At WattTime, thinking carefully about exit strategy was a key driver for us to forgo the for-profit model. We talked to a number of VCs and angel investors in the early months, and the more we reflected on their feedback, the more it became clear that our vision was incompatible with a for-profit exit.
To target IPO, investors want to see high barriers to entry for competitors. While we think it's important to protect our IP for now, we feel it would be impossible (and highly counterproductive!) to shut everyone else out in the long run.
On the other hand, to target acquisition by any of the big players in our field, we would have had to make our peace with ultimately being locked into that single corporate entity. With the right acquirer, we would create scalable impact by serving internal partners—but the ultimate scope of our impact would be limited in the likely scenario that we were blocked from forming meaningful external partnerships.
To put it bluntly: pursuing a for-profit exit might scale our business, but it would actually be a pretty crappy way to scale our idea.
For a nonprofit, there are many more exit strategies that are open to you, and often much less clarity about which strategy is the best fit. This SSIR piece from the Global Development Incubator makes a strong case for thinking as carefully about exit strategy as for-profits do, and lays out some options to get you started:
Plotting an Endgame: Six Options. Excerpted directly from "What's your endgame?", SSIR, 2015.

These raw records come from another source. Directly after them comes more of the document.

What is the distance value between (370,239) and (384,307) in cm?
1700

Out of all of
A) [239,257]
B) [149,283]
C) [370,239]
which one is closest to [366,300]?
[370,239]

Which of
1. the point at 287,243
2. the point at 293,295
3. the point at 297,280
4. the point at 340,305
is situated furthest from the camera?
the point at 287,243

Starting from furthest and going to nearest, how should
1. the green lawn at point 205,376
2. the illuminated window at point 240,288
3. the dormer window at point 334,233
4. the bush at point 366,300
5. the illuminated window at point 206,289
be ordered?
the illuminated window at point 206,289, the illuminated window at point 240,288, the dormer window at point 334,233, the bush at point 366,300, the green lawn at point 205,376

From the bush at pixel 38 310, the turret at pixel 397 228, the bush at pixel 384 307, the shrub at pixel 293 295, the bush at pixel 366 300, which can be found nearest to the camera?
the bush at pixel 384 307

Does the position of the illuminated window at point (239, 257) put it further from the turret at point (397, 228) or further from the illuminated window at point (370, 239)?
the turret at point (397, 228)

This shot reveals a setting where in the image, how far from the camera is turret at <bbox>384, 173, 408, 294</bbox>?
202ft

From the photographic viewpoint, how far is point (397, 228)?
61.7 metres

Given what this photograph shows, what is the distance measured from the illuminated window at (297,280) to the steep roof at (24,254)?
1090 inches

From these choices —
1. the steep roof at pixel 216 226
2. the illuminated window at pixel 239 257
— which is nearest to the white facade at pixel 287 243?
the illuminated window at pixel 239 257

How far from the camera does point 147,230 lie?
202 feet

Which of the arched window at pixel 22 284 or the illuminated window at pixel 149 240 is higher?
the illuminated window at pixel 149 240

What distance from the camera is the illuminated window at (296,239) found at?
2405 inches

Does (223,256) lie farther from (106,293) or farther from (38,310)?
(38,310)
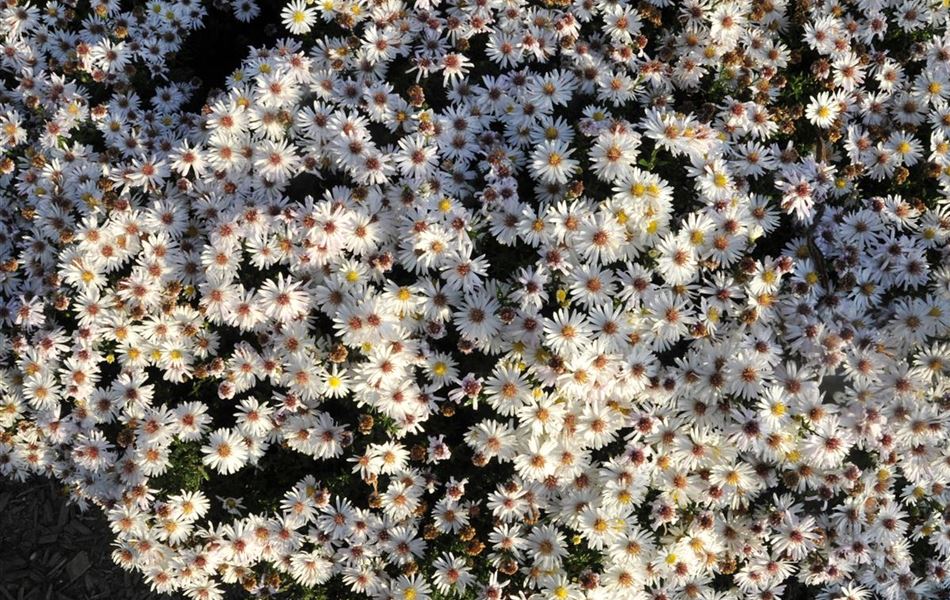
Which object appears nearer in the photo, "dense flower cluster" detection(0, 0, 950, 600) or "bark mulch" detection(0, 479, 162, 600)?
"dense flower cluster" detection(0, 0, 950, 600)

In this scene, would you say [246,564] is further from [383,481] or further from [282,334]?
[282,334]

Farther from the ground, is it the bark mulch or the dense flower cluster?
the dense flower cluster

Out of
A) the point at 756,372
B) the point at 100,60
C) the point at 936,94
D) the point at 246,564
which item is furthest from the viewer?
the point at 100,60

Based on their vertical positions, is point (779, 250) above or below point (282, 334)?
above

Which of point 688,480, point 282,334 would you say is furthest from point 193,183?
point 688,480
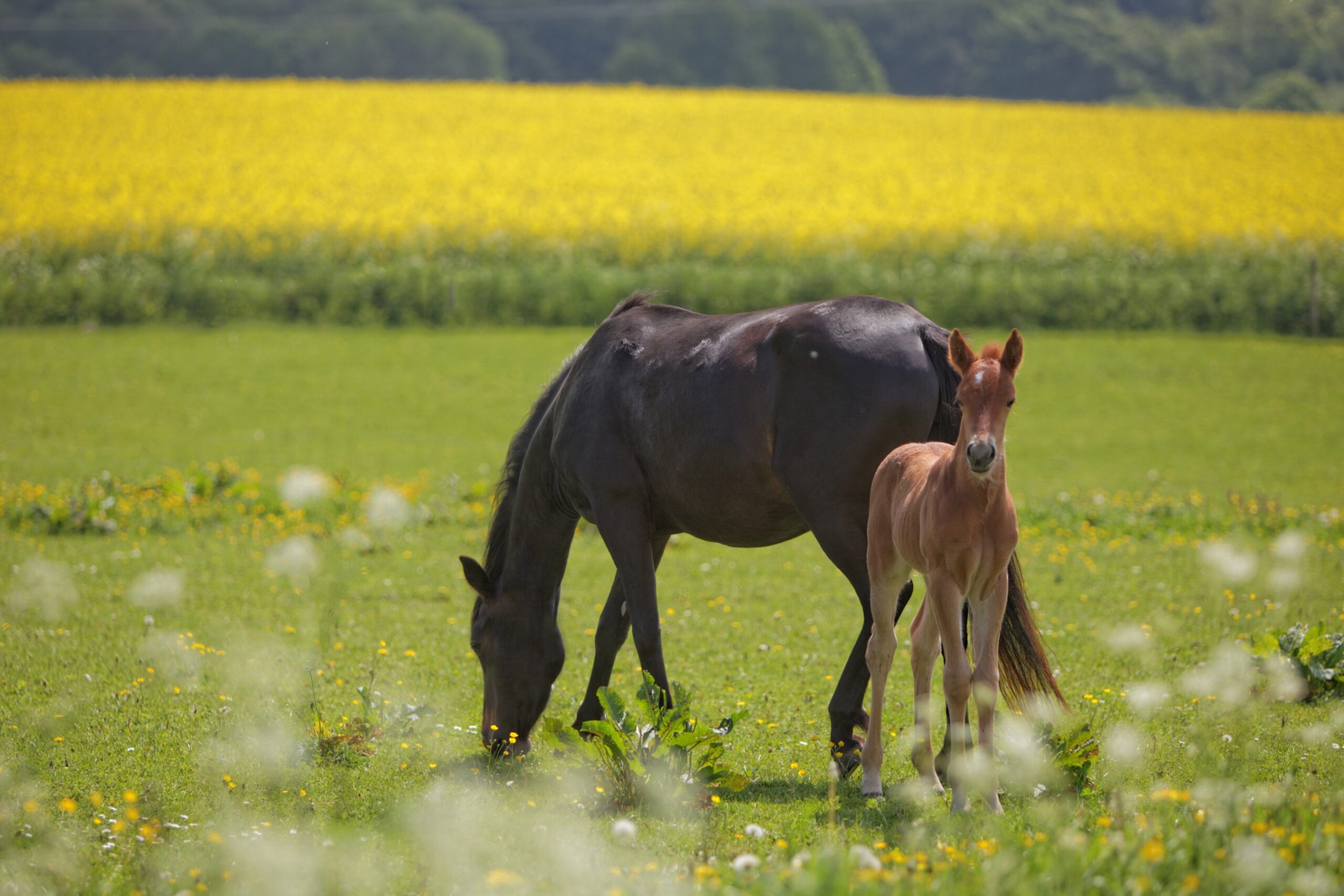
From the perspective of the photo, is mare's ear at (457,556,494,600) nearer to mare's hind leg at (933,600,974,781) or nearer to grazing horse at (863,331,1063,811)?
grazing horse at (863,331,1063,811)

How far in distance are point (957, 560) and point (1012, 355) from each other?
81cm

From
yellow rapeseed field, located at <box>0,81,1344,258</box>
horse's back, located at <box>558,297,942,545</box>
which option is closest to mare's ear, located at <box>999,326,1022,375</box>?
horse's back, located at <box>558,297,942,545</box>

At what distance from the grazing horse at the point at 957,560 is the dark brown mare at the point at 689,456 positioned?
389mm

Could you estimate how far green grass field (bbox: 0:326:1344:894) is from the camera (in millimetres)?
4281

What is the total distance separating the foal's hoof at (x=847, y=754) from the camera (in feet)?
18.7

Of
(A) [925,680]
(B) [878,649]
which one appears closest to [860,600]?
(B) [878,649]

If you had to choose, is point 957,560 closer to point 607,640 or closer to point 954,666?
point 954,666

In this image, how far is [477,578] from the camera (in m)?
6.48

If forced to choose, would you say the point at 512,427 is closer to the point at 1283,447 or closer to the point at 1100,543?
the point at 1100,543

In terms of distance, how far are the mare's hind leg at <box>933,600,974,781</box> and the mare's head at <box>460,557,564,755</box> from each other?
2029 millimetres

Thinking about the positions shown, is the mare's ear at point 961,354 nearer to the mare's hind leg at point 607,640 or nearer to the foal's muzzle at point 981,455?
the foal's muzzle at point 981,455

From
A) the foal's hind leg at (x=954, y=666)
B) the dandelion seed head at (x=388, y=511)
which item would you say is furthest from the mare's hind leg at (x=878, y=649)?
the dandelion seed head at (x=388, y=511)

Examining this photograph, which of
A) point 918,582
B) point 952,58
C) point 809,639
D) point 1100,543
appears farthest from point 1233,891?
point 952,58

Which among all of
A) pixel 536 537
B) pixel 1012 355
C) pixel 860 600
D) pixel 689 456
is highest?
pixel 1012 355
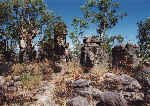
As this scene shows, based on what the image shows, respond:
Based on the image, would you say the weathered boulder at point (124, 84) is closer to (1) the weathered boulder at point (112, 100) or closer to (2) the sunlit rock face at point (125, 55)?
(1) the weathered boulder at point (112, 100)

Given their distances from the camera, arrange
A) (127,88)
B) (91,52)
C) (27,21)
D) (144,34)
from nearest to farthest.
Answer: (127,88) < (91,52) < (27,21) < (144,34)

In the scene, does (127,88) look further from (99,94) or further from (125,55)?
(125,55)

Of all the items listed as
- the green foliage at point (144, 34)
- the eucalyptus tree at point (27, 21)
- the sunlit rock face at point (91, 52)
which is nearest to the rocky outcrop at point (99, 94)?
the sunlit rock face at point (91, 52)

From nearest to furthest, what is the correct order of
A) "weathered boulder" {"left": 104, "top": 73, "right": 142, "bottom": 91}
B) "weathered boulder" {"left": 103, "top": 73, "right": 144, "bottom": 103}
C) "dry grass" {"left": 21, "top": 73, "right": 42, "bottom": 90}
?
"weathered boulder" {"left": 103, "top": 73, "right": 144, "bottom": 103}
"weathered boulder" {"left": 104, "top": 73, "right": 142, "bottom": 91}
"dry grass" {"left": 21, "top": 73, "right": 42, "bottom": 90}

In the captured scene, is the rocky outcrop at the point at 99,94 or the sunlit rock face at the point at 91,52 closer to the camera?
the rocky outcrop at the point at 99,94

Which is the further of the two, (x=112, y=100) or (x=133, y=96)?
(x=133, y=96)

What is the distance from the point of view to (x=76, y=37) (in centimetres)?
3262

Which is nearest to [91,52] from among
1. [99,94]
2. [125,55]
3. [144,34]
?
[125,55]

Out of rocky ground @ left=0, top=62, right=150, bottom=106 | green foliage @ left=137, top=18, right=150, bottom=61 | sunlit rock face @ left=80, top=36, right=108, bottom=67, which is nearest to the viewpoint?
rocky ground @ left=0, top=62, right=150, bottom=106

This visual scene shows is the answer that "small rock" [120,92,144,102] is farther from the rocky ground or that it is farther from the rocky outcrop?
the rocky outcrop

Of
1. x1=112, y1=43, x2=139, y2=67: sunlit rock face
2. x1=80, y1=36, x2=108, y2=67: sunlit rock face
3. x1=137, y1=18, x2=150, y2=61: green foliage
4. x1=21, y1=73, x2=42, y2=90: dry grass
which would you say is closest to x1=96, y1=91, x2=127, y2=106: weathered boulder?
x1=21, y1=73, x2=42, y2=90: dry grass

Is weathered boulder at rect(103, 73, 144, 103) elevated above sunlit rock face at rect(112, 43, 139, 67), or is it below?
below

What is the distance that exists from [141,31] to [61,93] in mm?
42047

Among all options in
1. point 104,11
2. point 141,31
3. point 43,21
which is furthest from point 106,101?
point 141,31
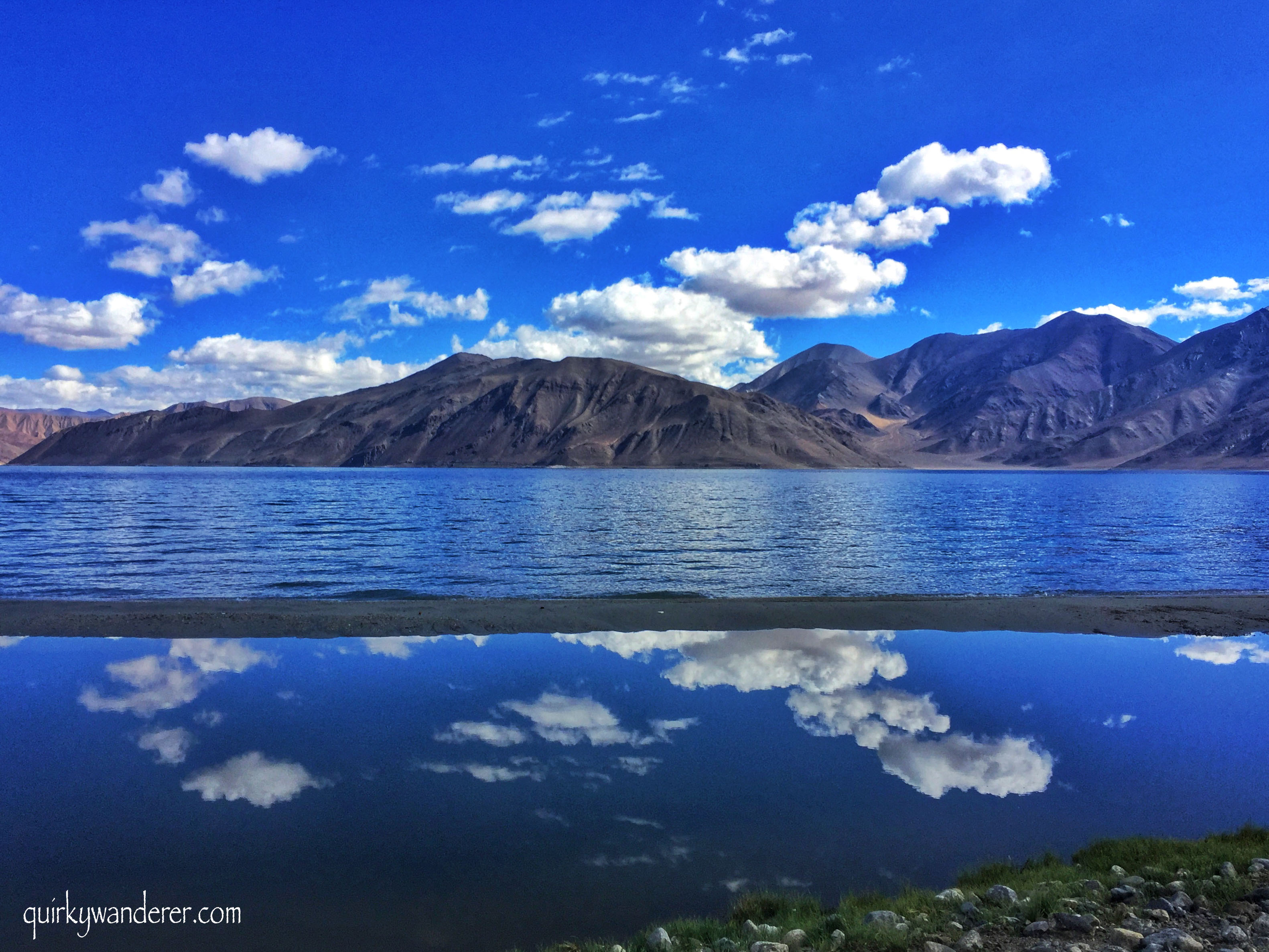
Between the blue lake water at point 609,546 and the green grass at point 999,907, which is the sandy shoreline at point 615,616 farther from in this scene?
the green grass at point 999,907

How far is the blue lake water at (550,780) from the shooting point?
8.22m

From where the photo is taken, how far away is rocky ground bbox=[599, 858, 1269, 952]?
6324 mm

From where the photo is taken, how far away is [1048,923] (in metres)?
6.67

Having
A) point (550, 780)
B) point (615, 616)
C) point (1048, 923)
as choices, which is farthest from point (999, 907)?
point (615, 616)

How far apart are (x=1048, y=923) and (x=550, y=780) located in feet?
21.3

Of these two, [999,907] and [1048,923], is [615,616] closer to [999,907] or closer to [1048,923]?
[999,907]

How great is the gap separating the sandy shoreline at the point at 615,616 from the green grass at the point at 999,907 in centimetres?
1365

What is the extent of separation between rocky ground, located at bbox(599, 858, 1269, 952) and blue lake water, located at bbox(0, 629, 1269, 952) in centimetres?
105

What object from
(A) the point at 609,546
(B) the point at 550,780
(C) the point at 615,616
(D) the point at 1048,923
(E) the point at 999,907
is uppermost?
(D) the point at 1048,923

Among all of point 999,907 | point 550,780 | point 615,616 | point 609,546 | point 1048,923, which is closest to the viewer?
point 1048,923

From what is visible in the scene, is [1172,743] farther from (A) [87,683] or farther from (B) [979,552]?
(B) [979,552]

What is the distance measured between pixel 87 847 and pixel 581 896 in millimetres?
5952

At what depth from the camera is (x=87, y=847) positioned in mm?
9023

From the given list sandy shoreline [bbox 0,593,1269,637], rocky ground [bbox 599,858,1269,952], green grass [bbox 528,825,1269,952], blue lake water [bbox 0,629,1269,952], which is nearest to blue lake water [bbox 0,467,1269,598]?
sandy shoreline [bbox 0,593,1269,637]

WattTime's intended strategy is a mix of these. In fact, if we divide our work into "research," "education," and "assistance" programs, each program falls into a different exit strategy.
Although the article uses the phrase "pathologically cooperative" to describe the open source model, we live that value across our programs, and probably most actively in the assistance program. Interestingly, this means that our bias toward cooperation is strongest in the area of our work that would be most strongly competitive if we were a for-profit!
In the very latest stages, we hope to follow a variant of the "government adoption" path. Government can "acquire" most of our activities by folding them up into one of the existing Department of Energy national labs, which already have deep expertise in scientific research, pre-commercial pilot projects, commercial assistance, and certification programs. (In fact, we considered moving under the umbrella of a national lab early on, but hoped we could create impact faster by staying small and nimble in our early stages.) Government has a weaker track record for maintaining delightful software that companies are happy to build their products on top of, but it's not unprecedented, and efforts like the US Digital Service are paving the way to improvement on this front.
There's one key role of government that's missing from the article but present in our long-term strategy: regulation. If legislatures, DOE, or public utility commissions mandate corporations to participate in our commercial adoption program, then that's a huge step toward mission achievement for us. Like I mentioned above, many companies are perfectly capable of copying our activities once they have an incentive to do so, and regulation can be an effective incentive. So government regulation could be the most impactful outcome of our work, while also putting us out of business for good. I suspect this is true of many other nonprofits, and I'm surprised it wasn't explicitly included in the SSIR piece.
Once you've clarified your nonprofit endgame, there's of course the little matter of making it useful.
Knowing WattTime's exit plan has given us a great answer to that perennial question, "why aren't you a for-profit?" Acting like a scalable Silicon Valley for-profit would be inconsistent with our values, in large part because we think it would lead to a smaller scale in the long run.
Another benefit is giving us a framework for thinking about how scalable we should make different arms of our business. For instance, remembering that our ultimate goal is to enable others to replicate our model helps us resist over-investing our limited resources in any one pilot project. But the core R&D—that should stay in known hands (like our own) to build a trusted brand for the eventual certification program.
Of course, it's not always easy to be growing something you care about to the depths of your being, yet planning its demise at the same time. Keeping a mental distance between the organization and its vision helps with this. So too does remembering that your mission is to actually create real change—and if that change means that your org winds down, you and your colleagues can free up your energy to tackle the next big problem.